-- begin Passage shown --
The product I get asked to make most are produce bags - the kind of bags that you take to zero waste shops to fill with beans and chickpeas, fruit, mushrooms, pasta.

However I'm very wary of eco awareness simply becoming another excuse to shop, produce bags becoming something to buy so that they will look pretty on Instagram perhaps, rather than a real, sustainable part of life. I'm very aware of it being an example of seeming (to be eco aware) rather than doing.

Making cloth produce bags is the perfect way to use up old cotton fabrics so I thought it would be much better to put together a tutorial than start selling them. The important qualities for a produce bag are that it should be relatively light weight, it should be possible to stand them open non a counter so that the cashier can see the contents and it should be possible to close the top for carrying home without spilling lentils all over the bus.

Any washable cotton/lightweight fabric is usable - if you have something that is already hemmed - such as a sheet - this is even better as it saves you a job. I have given instructions for hand sewing as not everyone has access to a sewing machine but obviously if you do then you can machine sew all seams instead.
-- end Passage shown --
Problems and tasks
a. In the produce bag text, what things does it say people fill these bags with at zero waste shops? List every one.
b. Can you retype the produce bag text word for word, starting with "However I'm very" and going on through "over the bus."?
-- begin Information provided --
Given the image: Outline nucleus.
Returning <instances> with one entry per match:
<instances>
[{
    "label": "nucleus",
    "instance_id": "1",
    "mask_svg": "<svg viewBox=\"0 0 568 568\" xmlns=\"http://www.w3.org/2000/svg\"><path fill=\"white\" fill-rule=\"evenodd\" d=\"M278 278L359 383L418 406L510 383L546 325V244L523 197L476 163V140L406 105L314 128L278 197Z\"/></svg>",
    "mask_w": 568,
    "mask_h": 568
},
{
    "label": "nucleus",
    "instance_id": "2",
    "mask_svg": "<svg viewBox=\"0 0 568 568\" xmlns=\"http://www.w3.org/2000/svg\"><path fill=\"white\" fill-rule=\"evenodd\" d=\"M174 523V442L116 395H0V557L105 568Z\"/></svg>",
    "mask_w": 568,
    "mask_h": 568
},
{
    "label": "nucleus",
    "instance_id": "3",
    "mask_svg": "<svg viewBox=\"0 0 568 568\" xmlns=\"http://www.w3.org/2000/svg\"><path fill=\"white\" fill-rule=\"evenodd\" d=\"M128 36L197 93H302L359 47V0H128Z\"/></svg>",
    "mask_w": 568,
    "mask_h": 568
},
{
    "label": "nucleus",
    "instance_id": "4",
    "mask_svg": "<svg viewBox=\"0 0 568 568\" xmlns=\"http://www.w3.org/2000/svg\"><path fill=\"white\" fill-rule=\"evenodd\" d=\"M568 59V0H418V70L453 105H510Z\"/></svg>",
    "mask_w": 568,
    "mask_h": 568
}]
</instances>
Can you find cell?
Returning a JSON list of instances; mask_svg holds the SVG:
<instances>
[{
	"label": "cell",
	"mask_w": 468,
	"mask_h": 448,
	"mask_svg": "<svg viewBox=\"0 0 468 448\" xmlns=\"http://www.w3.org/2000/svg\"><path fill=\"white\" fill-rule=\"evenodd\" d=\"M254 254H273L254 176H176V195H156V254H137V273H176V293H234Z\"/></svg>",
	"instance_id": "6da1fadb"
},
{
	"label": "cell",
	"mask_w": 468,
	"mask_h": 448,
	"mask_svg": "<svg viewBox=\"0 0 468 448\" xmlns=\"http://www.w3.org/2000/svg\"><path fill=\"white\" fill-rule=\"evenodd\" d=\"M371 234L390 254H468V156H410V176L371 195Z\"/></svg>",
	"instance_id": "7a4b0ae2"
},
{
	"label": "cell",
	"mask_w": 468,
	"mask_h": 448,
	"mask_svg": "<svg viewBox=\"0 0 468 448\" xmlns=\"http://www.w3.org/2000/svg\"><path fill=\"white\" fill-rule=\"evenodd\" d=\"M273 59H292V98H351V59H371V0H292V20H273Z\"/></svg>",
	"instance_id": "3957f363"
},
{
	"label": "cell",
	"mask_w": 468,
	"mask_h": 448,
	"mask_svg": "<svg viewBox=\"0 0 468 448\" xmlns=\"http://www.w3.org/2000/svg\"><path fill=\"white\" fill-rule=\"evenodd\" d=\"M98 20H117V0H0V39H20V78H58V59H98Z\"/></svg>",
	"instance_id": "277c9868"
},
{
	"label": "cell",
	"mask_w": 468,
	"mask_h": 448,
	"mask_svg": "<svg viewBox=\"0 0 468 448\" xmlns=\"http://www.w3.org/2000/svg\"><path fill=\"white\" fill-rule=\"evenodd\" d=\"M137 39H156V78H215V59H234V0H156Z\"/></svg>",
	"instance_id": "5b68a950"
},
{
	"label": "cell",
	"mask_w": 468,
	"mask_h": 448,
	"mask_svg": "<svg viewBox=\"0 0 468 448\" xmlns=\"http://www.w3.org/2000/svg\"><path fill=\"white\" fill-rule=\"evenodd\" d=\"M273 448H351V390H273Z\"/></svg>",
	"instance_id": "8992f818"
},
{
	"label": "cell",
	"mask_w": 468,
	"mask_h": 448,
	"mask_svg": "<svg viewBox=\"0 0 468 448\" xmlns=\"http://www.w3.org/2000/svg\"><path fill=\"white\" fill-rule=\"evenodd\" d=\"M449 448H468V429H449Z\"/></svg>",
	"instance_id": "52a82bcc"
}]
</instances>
-- end Information provided --
Answers per task
a. Beans, chickpeas, fruit, mushrooms, pasta

b.
However I'm very wary of eco awareness simply becoming another excuse to shop, produce bags becoming something to buy so that they will look pretty on Instagram perhaps, rather than a real, sustainable part of life. I'm very aware of it being an example of seeming (to be eco aware) rather than doing.

Making cloth produce bags is the perfect way to use up old cotton fabrics so I thought it would be much better to put together a tutorial than start selling them. The important qualities for a produce bag are that it should be relatively light weight, it should be possible to stand them open non a counter so that the cashier can see the contents and it should be possible to close the top for carrying home without spilling lentils all over the bus.